In case you missed it, there were off-year elections this past Tuesday.  Urbanism won the day for the most part, fending off avowed anti-city challengers in Novato and San Anselmo.  Many disagreed with San Rafael’s new mayor, Gary Phillips, on Target but he has a firmly pro-business stance and will serve downtown San Rafael well.  Across the country, Greater Greater Washington looks at what makes a candidate electable, the Center for Transportation Excellence has posted the status of transit measures nationwide and Half-Mile Circles looks at a few of the big-ticket items.

  • The County is considering regulations on smoking within multi-unit dwellings, I guess because a home is only private space when it’s got a half-acre of land around it.
  • There will be no Terrapin Crossroads, says Phil Lesh.  Fairfaxians are heartbroken.
  • A driver struck a teen in Novato last week along pedestrian-unfriendly Novato Boulevard.  He’s doing okay, although he’s also lucky to be alive.
  • SMART plans to spend up to $200,000 to polish its image and push back against opponents.
  • Novato’s Hanna Ranch development would be built without affordable housing while creating low-income jobs.  This is suspiciously inconsistent.  Deciding on final approval, meanwhile, has been punted by the Council to November 29.
  • California may have  a massive infrastructure maintenance deficit, but at least Mill Valley is behaving responsibly.
  • Mill Valley’s Chamber of Commerce plots a comeback.
  • A proposal has surfaced to create dedicated, separated bus lanes on Van Ness Avenue, speeding buses along the corridor with significantly more efficiency than currently allowed.  Since Golden Gate Transit uses Van Ness for a number of its lines, this change would benefit Marinites as well as San Franciscans.
  • Want to save a state park otherwise slated for closure?
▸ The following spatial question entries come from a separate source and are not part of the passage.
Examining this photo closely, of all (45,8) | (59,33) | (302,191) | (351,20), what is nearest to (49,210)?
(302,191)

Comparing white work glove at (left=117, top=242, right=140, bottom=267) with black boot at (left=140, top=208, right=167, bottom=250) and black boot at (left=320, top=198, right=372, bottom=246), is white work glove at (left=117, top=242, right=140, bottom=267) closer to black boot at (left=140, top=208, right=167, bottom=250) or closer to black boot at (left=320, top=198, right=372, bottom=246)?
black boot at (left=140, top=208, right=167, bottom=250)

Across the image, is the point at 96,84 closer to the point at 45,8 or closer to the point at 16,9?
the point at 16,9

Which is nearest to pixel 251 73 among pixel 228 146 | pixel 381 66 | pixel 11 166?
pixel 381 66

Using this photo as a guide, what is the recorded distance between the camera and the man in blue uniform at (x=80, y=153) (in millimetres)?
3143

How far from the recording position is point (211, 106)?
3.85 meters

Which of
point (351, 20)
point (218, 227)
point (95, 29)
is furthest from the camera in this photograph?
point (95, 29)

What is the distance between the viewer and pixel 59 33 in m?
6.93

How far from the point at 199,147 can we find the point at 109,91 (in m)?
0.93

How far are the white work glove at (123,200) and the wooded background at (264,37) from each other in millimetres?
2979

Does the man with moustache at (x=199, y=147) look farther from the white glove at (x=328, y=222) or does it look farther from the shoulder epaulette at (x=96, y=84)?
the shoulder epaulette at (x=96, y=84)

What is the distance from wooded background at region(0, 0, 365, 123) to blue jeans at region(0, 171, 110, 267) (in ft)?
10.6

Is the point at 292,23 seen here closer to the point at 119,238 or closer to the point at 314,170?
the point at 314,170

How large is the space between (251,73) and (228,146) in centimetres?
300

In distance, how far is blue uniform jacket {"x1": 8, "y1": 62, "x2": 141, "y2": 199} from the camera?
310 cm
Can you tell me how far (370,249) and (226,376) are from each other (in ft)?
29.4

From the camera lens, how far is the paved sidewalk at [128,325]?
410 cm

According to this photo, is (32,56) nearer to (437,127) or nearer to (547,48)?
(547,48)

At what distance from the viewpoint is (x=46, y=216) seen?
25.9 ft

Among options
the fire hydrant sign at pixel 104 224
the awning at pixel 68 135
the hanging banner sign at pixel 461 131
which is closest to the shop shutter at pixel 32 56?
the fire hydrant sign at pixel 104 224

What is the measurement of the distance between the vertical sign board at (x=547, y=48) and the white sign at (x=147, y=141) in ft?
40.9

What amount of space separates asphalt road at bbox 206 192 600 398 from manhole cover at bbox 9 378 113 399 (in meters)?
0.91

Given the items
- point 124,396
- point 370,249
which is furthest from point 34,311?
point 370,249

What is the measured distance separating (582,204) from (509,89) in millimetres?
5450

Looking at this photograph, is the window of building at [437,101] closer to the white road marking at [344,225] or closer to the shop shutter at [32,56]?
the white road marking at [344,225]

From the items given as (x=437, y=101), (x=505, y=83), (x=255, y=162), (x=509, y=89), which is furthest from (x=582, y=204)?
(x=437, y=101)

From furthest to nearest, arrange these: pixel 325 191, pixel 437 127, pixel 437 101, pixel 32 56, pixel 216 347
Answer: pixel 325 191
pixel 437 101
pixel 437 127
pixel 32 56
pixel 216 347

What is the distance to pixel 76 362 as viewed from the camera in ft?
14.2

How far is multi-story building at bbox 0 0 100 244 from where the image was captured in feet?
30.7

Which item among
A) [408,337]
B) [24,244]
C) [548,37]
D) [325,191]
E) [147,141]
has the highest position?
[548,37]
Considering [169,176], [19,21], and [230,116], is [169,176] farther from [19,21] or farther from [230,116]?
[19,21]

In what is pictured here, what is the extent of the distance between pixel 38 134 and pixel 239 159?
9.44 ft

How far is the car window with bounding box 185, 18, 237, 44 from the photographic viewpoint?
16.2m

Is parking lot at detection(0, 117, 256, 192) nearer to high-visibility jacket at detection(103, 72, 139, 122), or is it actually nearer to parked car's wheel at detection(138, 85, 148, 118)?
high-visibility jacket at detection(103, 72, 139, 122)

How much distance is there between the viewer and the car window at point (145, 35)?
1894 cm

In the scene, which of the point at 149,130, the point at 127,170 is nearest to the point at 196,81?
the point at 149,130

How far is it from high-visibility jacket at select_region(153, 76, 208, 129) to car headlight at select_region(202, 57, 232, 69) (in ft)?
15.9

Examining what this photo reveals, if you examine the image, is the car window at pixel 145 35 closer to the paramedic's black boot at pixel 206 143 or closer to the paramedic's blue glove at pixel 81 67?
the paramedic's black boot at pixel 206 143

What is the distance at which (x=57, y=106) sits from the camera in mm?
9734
Stop by the Parks Coalition brainstorming session on November 15.
  • If there’s one thing Marin does well, it’s loving local businesses.

The Greater Marin

Using open, real-time location data, Eric Fischer mapped the speeds for the transit system. Click to enlarge.
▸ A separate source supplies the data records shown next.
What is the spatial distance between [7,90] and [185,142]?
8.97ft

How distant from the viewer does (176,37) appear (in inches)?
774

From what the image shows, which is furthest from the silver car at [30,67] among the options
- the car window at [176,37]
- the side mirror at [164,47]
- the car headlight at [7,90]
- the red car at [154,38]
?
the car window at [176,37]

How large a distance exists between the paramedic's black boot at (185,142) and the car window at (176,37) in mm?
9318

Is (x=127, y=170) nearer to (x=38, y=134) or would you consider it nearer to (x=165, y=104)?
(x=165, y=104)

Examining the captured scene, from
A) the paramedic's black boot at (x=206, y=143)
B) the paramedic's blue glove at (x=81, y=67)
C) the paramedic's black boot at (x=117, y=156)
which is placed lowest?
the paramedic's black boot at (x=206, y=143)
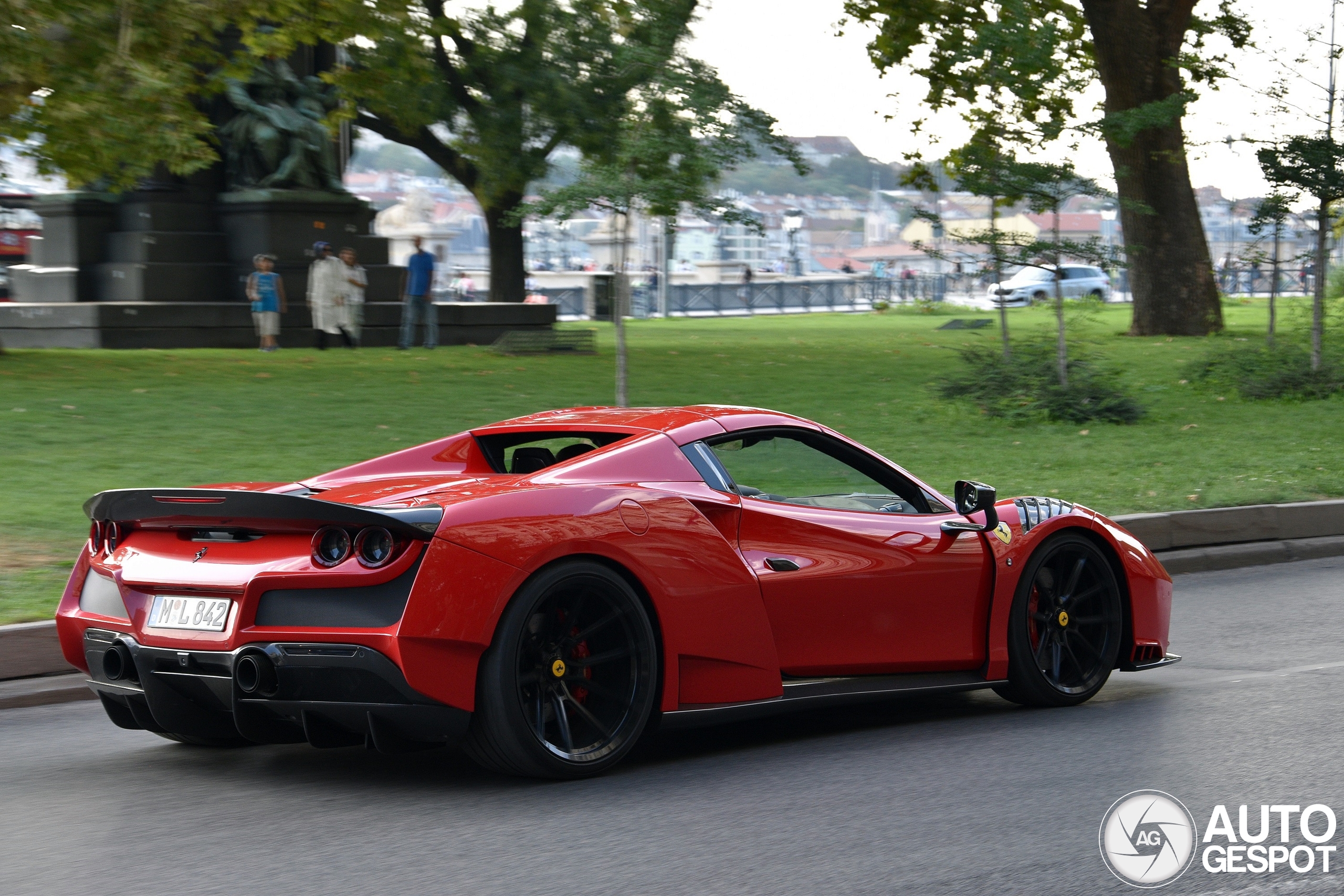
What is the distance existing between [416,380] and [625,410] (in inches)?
566

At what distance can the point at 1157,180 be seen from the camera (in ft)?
93.5

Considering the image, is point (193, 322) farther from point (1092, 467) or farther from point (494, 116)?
point (1092, 467)

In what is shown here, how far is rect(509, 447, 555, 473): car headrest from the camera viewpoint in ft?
19.4

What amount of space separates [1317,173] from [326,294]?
45.8 feet

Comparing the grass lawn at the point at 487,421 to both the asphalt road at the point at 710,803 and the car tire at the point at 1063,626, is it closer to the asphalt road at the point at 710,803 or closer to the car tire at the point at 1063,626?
the asphalt road at the point at 710,803

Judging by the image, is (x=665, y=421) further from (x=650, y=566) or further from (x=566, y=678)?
(x=566, y=678)

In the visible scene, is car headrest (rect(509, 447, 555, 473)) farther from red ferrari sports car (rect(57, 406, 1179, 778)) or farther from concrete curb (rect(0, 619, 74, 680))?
concrete curb (rect(0, 619, 74, 680))

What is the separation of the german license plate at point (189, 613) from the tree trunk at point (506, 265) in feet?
94.2

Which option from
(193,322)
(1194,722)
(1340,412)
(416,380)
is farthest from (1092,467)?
(193,322)

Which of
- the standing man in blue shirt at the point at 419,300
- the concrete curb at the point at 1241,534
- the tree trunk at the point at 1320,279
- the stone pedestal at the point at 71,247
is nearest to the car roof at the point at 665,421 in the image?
the concrete curb at the point at 1241,534

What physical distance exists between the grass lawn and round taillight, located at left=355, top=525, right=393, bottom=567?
3367mm

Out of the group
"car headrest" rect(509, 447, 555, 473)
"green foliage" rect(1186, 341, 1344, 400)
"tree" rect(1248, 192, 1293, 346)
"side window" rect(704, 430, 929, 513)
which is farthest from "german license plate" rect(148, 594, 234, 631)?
"tree" rect(1248, 192, 1293, 346)

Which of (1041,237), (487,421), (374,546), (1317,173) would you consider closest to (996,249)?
(1041,237)

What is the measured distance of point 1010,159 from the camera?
1650cm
  • Cotati is considering revamping a short stretch of Old Redwood Highway near their hexagonal downtown to make it more pedestrian-friendly and less of the car thoroughfare it currently is.  Local businesses want to entrench the 40 MPH status quo.
  • The City of Napa is considering something similar: a $38 million redesign of their downtown.
  • San Francisco apparently boasts three of the best bars in the world, and there’s no better way to enjoy a bar than to take transit.  Don’t stay out too late, of course: your last bus to Marin leaves at 12:30am.
  • Oakland residents are dedicated to historic preservation, going so far as to wield shotguns to defend their heritage.
  • Shockwaves from the $98 billion (nominal) price tag for California High-Speed Rail continue to ripple through the blogosphere.  On one side are engineers, who say it is far, far too overbuilt, and on the other are those who look at the big picture to argue it’s still a good deal.  I say, if you can save money by foregoing massive viaducts through San Jose, forego the viaducts.
  • Sacramento might not get its rail line for a while yet, but where to locate a station is still troublesome for officials.
  • We love our green initiatives.  Unfortunately one of the most popular, Cash for Clunkers, was a bust.
  • Congress did something bipartisan today and unanimously passed out of committee a two year extension of the federal transportation bill, MAP-21.
  • Bad traffic designs that create gridlock create exhaust which seems to hurt our neurological health.
  • Lastly, in a testament to how budget cuts can even cut efficient programs, the General Services Administration no longer will have the money to make their headquarters an example of solid office design and will instead remain in the big, bureaucratic office building that looks just like you expect.